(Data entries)

----

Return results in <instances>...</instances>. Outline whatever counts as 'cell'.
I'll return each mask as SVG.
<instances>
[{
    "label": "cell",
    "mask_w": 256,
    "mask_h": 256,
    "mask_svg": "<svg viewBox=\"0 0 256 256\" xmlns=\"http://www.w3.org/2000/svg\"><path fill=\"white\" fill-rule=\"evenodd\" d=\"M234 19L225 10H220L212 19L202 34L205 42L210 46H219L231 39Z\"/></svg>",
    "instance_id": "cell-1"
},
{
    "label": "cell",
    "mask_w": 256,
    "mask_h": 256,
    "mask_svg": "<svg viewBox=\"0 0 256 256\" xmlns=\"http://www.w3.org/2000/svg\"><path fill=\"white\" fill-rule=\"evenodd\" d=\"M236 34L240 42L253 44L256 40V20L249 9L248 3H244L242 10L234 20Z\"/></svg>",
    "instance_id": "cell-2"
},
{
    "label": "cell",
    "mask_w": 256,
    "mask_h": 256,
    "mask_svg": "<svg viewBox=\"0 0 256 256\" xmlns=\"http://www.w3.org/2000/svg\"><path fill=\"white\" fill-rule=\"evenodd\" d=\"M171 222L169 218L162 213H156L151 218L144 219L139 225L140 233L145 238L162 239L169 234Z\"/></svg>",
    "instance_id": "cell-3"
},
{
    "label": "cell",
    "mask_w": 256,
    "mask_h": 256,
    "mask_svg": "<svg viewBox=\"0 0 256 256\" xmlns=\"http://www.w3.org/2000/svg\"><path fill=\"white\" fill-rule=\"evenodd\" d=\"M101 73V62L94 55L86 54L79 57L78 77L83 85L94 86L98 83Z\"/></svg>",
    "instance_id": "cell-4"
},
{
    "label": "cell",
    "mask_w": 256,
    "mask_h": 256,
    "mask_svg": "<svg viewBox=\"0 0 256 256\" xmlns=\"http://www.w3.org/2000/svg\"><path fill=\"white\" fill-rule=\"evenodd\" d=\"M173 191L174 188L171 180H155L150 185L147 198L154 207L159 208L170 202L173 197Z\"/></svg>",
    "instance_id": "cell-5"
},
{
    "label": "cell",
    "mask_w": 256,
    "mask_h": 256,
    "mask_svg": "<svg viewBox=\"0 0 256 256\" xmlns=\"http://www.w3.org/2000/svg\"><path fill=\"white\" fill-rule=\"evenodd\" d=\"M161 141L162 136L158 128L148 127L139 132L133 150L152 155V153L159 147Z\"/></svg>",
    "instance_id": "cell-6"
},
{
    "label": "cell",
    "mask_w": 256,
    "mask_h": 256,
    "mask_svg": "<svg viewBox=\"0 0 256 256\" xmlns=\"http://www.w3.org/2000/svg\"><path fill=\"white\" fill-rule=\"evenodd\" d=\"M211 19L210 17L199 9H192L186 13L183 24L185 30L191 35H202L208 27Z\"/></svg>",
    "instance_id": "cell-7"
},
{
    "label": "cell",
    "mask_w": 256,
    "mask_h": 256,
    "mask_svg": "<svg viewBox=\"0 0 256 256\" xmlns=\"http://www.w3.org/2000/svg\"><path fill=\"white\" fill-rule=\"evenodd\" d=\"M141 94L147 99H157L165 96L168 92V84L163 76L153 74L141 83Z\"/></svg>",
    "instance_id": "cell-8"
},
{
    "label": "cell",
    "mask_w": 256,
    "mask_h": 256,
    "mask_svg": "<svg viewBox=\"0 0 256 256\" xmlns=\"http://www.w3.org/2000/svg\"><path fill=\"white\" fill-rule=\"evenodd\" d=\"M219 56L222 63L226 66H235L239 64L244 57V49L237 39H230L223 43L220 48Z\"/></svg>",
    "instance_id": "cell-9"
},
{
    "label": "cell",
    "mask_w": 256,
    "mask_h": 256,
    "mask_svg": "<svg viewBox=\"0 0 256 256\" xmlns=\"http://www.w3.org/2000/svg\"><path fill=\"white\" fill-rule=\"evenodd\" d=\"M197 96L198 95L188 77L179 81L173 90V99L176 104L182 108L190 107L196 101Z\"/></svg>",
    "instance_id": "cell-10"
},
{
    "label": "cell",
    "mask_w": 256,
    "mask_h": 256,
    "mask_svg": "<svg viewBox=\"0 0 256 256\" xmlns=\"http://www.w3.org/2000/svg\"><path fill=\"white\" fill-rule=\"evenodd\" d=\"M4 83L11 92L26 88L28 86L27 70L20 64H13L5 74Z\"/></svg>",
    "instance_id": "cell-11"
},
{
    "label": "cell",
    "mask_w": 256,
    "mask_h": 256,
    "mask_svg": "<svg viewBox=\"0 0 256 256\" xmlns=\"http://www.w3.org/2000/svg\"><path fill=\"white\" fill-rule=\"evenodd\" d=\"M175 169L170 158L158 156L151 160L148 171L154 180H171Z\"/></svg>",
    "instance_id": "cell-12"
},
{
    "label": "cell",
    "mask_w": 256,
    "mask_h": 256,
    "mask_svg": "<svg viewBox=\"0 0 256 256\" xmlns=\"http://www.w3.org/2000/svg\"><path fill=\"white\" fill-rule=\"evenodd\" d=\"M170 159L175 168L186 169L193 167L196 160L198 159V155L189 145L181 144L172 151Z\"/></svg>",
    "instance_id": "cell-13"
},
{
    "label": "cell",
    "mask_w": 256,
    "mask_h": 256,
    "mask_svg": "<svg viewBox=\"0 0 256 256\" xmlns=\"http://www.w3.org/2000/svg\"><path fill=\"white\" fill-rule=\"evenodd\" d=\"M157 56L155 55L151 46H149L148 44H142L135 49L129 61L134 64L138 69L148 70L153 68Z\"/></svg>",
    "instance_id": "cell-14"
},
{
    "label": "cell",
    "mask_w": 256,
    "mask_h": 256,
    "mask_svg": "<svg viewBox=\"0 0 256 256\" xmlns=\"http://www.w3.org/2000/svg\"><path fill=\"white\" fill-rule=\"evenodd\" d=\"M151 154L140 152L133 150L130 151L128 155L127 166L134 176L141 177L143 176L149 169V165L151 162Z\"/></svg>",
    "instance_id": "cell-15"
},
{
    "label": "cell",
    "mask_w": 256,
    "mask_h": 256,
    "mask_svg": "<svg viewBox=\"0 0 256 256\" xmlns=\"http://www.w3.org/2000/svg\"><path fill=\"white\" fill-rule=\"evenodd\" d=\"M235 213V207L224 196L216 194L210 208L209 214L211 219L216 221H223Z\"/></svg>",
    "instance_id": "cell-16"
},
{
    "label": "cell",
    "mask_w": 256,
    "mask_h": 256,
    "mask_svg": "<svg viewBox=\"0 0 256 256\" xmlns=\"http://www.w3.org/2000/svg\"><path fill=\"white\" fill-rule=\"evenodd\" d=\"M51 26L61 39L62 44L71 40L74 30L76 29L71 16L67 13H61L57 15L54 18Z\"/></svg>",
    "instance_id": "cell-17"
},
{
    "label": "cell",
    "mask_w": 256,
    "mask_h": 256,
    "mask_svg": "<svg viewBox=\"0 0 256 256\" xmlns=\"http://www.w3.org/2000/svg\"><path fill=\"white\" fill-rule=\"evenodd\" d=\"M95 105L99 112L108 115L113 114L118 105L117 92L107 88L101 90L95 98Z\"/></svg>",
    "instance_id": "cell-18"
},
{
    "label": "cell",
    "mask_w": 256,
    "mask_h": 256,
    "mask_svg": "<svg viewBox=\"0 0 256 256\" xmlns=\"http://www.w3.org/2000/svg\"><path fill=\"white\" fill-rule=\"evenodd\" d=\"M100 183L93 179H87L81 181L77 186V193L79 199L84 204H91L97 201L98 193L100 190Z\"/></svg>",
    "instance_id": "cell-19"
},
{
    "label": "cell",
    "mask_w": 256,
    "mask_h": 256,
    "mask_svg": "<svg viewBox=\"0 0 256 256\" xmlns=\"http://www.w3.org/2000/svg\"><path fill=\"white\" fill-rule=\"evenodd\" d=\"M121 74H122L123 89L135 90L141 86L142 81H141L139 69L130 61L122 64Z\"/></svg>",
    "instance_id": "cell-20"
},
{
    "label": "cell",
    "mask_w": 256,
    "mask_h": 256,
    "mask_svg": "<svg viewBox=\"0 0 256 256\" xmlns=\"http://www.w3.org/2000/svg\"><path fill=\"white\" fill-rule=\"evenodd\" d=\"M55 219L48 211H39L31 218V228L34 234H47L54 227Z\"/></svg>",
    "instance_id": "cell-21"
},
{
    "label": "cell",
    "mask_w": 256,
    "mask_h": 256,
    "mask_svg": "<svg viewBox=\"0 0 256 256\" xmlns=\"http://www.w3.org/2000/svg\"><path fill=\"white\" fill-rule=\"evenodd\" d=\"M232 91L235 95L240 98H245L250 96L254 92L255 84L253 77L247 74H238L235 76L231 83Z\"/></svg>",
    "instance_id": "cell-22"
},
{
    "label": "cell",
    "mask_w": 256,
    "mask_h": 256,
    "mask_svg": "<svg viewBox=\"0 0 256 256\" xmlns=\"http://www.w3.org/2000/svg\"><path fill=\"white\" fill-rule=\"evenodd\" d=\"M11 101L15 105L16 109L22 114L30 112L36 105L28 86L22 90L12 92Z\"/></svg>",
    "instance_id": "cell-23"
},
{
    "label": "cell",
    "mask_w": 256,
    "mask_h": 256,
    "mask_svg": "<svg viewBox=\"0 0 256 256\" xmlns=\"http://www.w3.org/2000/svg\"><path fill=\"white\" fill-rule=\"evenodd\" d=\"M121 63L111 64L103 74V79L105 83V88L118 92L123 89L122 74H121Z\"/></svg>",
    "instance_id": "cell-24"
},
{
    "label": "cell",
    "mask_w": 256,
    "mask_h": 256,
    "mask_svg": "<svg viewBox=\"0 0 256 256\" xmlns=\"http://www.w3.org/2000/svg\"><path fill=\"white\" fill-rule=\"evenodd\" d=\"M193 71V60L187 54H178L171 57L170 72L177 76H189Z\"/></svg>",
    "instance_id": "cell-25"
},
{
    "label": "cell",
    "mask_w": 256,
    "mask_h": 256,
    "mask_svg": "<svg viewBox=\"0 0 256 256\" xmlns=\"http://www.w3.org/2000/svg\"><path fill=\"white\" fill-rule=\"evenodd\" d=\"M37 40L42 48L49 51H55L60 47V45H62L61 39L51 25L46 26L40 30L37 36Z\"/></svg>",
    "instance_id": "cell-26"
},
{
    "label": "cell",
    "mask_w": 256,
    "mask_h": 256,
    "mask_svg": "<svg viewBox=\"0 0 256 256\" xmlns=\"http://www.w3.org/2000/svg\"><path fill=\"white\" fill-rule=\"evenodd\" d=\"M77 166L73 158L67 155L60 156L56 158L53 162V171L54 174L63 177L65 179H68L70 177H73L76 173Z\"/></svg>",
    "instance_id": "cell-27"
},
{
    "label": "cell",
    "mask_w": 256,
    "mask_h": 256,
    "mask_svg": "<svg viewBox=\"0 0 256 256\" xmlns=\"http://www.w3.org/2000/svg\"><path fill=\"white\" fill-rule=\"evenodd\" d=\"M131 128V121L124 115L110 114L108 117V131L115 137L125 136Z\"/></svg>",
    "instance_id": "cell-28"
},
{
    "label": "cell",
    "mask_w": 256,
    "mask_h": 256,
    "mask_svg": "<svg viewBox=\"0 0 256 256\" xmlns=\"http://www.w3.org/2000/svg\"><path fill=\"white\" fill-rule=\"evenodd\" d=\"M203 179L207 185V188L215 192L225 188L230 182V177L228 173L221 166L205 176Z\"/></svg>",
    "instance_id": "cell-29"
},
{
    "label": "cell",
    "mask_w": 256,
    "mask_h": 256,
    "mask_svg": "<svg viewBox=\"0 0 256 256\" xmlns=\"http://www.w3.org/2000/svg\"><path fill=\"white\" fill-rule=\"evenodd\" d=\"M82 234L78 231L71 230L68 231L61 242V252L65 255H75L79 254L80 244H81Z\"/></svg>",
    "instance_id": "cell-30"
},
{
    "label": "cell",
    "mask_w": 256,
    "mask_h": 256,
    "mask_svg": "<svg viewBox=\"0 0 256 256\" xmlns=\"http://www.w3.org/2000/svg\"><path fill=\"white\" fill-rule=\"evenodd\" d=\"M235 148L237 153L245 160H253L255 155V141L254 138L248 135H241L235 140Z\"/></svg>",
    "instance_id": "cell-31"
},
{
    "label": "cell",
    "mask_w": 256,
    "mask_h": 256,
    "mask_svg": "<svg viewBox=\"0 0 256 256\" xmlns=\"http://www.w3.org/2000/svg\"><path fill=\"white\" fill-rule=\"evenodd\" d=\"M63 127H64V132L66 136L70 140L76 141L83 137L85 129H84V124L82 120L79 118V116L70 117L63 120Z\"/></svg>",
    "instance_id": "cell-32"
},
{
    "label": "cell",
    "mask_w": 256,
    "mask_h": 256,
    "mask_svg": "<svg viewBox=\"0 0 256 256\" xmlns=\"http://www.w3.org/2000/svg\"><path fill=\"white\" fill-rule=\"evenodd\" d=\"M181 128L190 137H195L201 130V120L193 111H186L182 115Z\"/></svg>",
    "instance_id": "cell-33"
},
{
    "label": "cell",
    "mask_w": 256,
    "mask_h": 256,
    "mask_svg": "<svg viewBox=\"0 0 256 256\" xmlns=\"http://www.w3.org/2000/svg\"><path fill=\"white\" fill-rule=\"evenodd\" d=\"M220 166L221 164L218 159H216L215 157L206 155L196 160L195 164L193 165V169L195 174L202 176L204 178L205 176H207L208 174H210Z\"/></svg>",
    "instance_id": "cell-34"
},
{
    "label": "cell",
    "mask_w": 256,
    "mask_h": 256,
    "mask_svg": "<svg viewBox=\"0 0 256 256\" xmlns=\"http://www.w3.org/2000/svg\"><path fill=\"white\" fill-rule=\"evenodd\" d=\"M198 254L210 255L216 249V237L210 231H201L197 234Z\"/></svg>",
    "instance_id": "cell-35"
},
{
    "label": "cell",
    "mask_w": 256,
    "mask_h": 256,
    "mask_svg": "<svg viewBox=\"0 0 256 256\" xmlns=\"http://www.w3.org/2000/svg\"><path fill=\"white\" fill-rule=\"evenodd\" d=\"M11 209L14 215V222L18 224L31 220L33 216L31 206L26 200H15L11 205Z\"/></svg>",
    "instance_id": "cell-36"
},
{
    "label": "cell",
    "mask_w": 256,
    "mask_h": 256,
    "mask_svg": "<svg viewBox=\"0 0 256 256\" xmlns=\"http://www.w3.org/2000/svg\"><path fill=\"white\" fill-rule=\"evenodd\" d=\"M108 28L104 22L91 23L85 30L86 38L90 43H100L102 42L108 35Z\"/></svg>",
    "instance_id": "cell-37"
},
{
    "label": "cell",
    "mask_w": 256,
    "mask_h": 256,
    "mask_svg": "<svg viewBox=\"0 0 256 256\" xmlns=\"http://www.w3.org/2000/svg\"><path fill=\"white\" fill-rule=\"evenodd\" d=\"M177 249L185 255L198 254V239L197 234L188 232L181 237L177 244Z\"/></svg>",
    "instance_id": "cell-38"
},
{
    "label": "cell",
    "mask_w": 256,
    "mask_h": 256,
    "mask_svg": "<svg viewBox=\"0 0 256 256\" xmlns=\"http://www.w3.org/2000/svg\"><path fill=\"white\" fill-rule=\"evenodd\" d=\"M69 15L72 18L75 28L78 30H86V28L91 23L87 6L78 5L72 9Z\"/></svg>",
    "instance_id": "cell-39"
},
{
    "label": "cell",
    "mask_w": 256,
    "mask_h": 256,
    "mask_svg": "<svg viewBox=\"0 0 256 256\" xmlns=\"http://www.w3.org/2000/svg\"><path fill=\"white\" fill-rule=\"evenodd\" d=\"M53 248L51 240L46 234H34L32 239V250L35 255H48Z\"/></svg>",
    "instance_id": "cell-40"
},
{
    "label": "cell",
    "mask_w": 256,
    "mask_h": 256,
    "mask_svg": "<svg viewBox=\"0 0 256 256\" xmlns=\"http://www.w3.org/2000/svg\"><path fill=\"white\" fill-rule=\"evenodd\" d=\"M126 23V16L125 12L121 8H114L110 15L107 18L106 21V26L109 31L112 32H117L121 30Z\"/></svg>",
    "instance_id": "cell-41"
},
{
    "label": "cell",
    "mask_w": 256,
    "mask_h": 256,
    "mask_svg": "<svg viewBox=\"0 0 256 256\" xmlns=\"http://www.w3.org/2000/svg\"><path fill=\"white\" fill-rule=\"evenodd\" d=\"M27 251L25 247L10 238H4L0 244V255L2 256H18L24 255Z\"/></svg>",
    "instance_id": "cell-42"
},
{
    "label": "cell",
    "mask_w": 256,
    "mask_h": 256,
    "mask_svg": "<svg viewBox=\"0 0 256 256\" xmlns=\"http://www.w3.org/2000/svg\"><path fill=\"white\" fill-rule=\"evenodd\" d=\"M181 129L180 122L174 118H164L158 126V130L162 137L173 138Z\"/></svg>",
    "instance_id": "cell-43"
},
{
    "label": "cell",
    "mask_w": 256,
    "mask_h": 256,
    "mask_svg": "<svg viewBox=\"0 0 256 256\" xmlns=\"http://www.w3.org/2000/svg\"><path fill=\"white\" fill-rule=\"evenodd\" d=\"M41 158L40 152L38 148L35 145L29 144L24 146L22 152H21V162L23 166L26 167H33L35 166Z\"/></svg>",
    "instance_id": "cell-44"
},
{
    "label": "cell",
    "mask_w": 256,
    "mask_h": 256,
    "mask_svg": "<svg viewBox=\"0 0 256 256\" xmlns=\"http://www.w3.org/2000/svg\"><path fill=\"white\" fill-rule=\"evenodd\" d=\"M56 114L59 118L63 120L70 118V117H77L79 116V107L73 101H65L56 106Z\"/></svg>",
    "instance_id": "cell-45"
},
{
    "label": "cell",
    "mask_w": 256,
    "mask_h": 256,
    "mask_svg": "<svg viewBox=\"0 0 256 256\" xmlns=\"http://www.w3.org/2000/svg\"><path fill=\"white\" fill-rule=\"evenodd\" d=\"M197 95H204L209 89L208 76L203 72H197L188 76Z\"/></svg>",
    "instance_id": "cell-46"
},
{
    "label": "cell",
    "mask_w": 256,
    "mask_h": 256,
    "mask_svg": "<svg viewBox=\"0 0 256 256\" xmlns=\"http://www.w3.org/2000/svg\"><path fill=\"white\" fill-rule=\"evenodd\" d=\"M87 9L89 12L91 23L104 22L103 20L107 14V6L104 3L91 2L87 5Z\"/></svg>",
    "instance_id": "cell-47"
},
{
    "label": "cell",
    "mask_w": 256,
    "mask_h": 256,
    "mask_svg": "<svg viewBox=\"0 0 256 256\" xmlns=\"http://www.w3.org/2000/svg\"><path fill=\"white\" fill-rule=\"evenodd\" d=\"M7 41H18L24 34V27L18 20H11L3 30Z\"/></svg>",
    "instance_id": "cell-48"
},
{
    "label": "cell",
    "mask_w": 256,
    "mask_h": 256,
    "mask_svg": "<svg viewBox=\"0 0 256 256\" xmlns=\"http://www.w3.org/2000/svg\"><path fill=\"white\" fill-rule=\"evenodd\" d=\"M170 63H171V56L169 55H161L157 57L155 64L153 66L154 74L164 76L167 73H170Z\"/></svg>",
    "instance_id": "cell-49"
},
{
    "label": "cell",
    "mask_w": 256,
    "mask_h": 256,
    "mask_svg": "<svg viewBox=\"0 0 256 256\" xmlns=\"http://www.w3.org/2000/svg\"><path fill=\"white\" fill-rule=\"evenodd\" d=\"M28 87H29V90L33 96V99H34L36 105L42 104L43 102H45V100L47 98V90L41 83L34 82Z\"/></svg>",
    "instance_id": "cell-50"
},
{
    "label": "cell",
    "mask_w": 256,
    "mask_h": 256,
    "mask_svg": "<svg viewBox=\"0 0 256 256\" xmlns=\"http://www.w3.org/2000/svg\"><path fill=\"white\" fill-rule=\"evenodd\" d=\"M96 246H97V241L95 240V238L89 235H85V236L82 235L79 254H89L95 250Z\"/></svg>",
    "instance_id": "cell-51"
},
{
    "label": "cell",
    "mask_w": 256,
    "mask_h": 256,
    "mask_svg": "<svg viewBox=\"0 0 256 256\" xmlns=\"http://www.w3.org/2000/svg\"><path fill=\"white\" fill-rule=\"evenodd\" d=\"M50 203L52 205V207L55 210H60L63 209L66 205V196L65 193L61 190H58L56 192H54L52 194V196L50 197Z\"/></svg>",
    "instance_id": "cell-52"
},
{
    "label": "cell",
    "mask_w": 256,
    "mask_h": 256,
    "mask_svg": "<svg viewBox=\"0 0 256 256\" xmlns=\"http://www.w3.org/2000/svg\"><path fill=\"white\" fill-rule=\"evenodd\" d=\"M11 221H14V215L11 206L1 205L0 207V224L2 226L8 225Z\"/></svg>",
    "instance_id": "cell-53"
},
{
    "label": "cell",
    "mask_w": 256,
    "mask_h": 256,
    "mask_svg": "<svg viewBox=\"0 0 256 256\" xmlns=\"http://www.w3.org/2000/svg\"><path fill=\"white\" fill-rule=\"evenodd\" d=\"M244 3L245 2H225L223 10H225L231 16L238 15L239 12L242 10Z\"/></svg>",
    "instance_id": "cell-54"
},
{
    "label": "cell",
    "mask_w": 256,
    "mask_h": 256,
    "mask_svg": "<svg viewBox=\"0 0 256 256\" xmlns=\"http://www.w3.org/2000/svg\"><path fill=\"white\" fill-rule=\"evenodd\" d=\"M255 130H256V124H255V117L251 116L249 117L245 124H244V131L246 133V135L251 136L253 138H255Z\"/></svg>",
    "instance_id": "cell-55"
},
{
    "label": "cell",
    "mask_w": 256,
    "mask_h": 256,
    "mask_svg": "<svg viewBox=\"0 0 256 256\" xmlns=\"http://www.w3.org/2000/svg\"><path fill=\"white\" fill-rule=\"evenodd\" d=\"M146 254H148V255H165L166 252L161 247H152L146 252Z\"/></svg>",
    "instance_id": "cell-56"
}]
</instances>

----

> _What you are asked to do_: Put each line from the start of the entries through the line containing "34L240 42L253 44L256", inclusive, into a Markdown table with the columns Row and Line. Leave out any blank lines.

> _Solution_:
| Row | Line |
|---|---|
| 1 | Return results in <instances>...</instances>. Outline whatever counts as 'cell'. |
| 2 | I'll return each mask as SVG. |
| 3 | <instances> |
| 4 | [{ |
| 5 |     "label": "cell", |
| 6 |     "mask_w": 256, |
| 7 |     "mask_h": 256, |
| 8 |     "mask_svg": "<svg viewBox=\"0 0 256 256\" xmlns=\"http://www.w3.org/2000/svg\"><path fill=\"white\" fill-rule=\"evenodd\" d=\"M234 19L225 10H220L212 19L202 34L205 42L210 46H219L231 39Z\"/></svg>", |
| 9 |     "instance_id": "cell-1" |
| 10 | }, |
| 11 | { |
| 12 |     "label": "cell", |
| 13 |     "mask_w": 256, |
| 14 |     "mask_h": 256, |
| 15 |     "mask_svg": "<svg viewBox=\"0 0 256 256\" xmlns=\"http://www.w3.org/2000/svg\"><path fill=\"white\" fill-rule=\"evenodd\" d=\"M236 34L240 42L253 44L256 40V20L249 9L248 3H244L242 10L234 20Z\"/></svg>", |